Но что сейчас ему было делать? Ради незапятнанности своей доброты отказать Ольге? Нет, это невозможно. Его отказ ранил бы Ольгу и, верно, надолго оставил бы след в ее душе. Он понимал, что чашу доброты он должен испить до самого дна.
И вот она уже стояла перед ним нагая, и он лишь убеждал себя, что ее лицо благородно и мило. Но как мало значило это утешение, когда он смотрел на ее лицо вместе с телом, походившим на длинный и тонкий стебель, на который посажен непомерно большой волосатый цветок.
Впрочем, какой бы ни была Ольга, Якуб знал, что выхода нет. Он чувствовал, что его тело (это рабское тело) вновь изготовилось поднять свое услужливое копье. Ему, правда, казалось, будто его возбуждение разыгрывается в ком-то другом, далеко, вне его души, будто он возбудился помимо воли и втайне презирает это возбуждение. Его душа, далекая от его тела, терзалась мыслью о яде в чужой сумке и лишь с сожалением отмечала, сколь слепо и безоглядно отдается тело своим ничтожным прихотям.
И в голове пронеслось мгновенное воспоминание: ему было лет десять, когда он узнал, как рождаются дети, и с той поры этот образ преследовал его тем навязчивее, чем подробнее с годами он постигал конкретную сущность женской плоти. Он потом часто представлял свое рождение; представлял, как его тельце проходит по тесному влажному тоннелю, как его рот и нос забиты удивительной слизью, как весь он измазан и отмечен ею. Да, эта женская слизь отметила его, чтобы затем пожизненно обладать над ним таинственной властью, чтобы иметь право притягивать его к себе в любую минуту и управлять диковинными механизмами его тела. К такому рабству он всегда испытывал неприязнь и противился ему хотя бы тем, что не отдавал своей души женщинам, что сохранял свою свободу и одиночество, отводя власти слизи лишь ограниченные часы своей жизни. Да, возможно, потому он так и любил Ольгу, что она была для него за гранью секса; он был уверен, что своим телом она никогда не напомнит ему о постыдном способе его рождения.
Он с усилием отогнал эти мысли; ситуация на диване развивалась так, что он с минуты на минуту должен был проникнуть в ее тело, но мысли о гадком мешали ему. Он сказал себе: эта открывающаяся ему женщина единственная в его жизни, к кому его влечет чистое и бескорыстное чувство, и сейчас он займется с нею любовью только ради того, чтобы осчастливить ее и одарить радостью, помочь ей стать уверенной в себе и веселой.

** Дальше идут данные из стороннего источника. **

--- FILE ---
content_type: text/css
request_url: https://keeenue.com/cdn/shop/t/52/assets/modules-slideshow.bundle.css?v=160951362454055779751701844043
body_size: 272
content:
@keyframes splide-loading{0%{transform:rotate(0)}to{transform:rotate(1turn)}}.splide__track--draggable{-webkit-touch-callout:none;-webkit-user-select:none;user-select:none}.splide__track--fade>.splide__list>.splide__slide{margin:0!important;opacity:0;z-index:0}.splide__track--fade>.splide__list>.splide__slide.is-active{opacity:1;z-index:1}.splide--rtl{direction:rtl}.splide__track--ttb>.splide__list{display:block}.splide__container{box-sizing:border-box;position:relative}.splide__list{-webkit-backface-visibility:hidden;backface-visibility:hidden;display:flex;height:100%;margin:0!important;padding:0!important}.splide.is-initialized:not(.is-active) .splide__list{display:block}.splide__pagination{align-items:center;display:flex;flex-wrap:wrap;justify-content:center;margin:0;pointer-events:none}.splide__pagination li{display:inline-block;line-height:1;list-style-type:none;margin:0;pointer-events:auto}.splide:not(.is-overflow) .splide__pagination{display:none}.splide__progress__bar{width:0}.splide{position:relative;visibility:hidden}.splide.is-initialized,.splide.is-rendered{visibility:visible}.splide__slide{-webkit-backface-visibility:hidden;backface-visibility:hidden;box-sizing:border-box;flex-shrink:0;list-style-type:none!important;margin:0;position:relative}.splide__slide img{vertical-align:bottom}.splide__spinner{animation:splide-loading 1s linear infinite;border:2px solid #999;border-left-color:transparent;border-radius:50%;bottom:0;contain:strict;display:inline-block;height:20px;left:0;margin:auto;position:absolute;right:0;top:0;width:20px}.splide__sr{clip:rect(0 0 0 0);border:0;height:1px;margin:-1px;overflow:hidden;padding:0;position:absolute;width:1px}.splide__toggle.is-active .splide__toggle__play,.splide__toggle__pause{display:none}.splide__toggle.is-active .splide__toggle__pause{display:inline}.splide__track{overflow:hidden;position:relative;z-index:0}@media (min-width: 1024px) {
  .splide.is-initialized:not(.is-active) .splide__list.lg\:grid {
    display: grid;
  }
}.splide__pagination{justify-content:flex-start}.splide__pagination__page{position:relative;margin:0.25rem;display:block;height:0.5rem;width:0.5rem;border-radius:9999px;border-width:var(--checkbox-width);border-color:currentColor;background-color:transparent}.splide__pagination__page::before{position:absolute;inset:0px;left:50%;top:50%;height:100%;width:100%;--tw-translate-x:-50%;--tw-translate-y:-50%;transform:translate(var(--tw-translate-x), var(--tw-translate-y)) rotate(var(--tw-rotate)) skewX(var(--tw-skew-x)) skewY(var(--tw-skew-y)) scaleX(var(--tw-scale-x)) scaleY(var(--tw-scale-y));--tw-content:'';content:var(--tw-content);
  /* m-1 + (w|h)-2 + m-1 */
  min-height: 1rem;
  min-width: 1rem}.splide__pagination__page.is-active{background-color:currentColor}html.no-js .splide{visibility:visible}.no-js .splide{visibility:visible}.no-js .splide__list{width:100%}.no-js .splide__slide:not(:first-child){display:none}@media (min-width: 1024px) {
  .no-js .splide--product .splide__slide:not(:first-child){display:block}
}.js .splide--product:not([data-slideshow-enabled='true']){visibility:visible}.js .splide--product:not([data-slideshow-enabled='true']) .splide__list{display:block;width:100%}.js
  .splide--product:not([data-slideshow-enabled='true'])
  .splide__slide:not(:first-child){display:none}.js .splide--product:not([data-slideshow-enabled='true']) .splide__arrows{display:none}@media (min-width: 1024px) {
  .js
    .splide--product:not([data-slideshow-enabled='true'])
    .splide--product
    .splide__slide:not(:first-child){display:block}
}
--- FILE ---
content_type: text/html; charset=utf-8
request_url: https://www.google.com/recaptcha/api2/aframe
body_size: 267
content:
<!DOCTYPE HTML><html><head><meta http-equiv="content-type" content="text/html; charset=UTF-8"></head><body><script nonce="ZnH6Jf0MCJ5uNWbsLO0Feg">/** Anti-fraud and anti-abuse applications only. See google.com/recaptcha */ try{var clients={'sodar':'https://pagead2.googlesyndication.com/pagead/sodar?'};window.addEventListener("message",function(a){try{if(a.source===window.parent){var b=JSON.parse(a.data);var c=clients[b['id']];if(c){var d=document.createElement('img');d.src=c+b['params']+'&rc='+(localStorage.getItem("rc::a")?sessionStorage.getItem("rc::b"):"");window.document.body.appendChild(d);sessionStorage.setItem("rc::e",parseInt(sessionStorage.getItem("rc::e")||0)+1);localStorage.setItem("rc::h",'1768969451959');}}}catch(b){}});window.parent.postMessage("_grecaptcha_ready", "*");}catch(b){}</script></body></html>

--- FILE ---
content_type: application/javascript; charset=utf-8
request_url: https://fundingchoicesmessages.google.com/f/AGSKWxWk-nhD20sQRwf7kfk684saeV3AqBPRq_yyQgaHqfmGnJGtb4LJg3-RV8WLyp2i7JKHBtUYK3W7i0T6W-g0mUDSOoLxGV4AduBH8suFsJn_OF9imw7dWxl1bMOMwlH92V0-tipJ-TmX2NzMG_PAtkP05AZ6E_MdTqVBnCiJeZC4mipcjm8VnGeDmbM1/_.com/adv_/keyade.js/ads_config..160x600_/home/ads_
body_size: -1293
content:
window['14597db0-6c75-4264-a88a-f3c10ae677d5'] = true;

А потом он изумился самому себе: он качался на ней, словно на волнах доброты. Он чувствовал себя счастливым, ему было хорошо. Его душа покорно согласилась с действиями его тела, словно любовный акт был не чем иным, как телесным проявлением благодетельной любви, чистого чувства к ближнему. Тут уж ничего не мешало, тут ничего не звучало фальшиво. Они сплелись друг с другом в тесном объятии, и их дыхание сливалось воедино.
Это были прекрасные и долгие минуты, а потом Ольга шепнула ему на ухо скабрезное слово. Она прошептала его раз, другой, а потом снова и снова, возбуждаясь сама этим словом.
И тут вдруг волны доброты расступились, и Якуб с девушкой оказался посреди пустыни.
Нет, случалось, отдаваясь любви, он не противился скабрезностям. Они будили в нем чувственность и жесткость. Так женщины становились приятно чужими его душе и приятно желанными его телу.
Но скабрезное слово в устах Ольги вмиг разрушило всю сладостную иллюзию. Оно пробудило его ото сна. Облако доброты рассеялось, и он вдруг обнаружил в своих объятиях Ольгу такой, какой за минуту до этого видел: с большим цветком головы, под которым дрожит тонкий стебель тела. Это трогательное существо вело себя вызывающе, точно потаскушка, но не переставало при этом быть трогательным, и потому скабрезные слова звучали комично и печально.